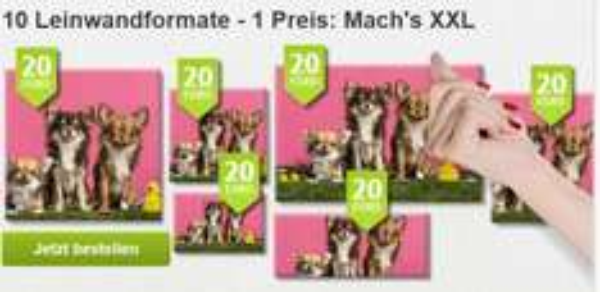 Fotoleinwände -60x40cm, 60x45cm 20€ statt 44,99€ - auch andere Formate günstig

--

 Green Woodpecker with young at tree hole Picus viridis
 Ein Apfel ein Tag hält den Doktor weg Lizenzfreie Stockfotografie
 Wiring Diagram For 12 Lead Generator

...

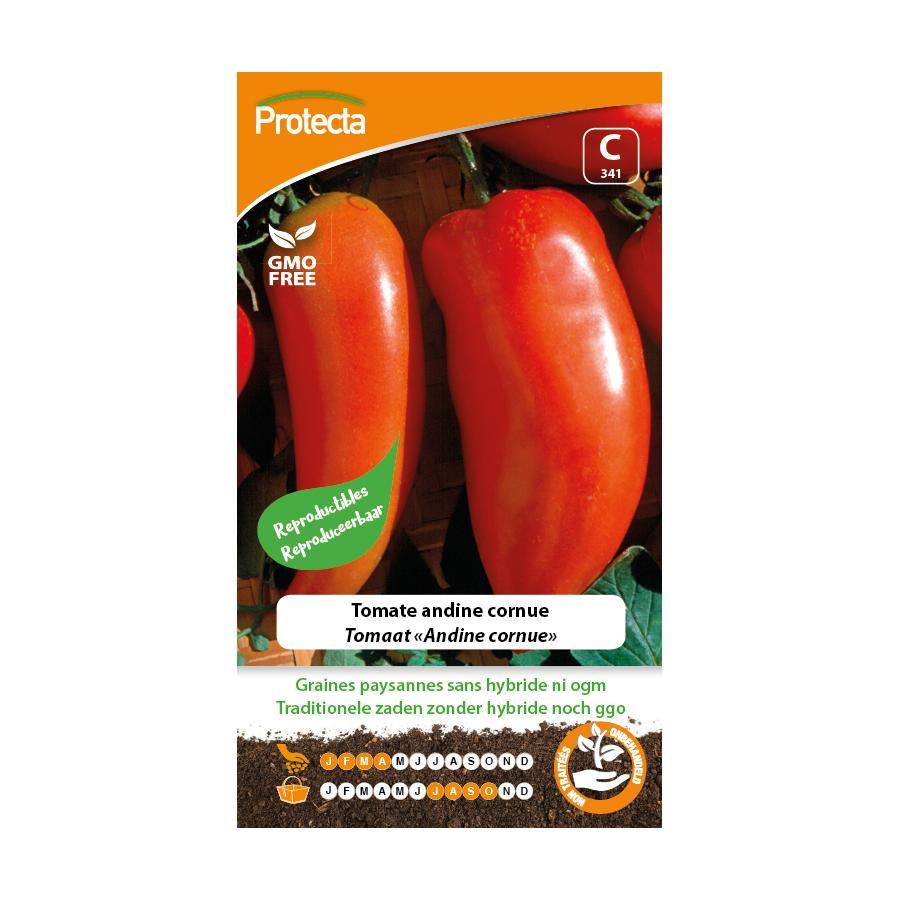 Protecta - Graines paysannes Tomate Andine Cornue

* TRY IT: From the records above, extract exactly and only the lines that begin at the line with "Ein Apfel ein" and stop after the line with "Wiring Diagram For 12 Lead Generator".

* SOLUTION TO THIS PROBLEM:
 Ein Apfel ein Tag hält den Doktor weg Lizenzfreie Stockfotografie
 Wiring Diagram For 12 Lead Generator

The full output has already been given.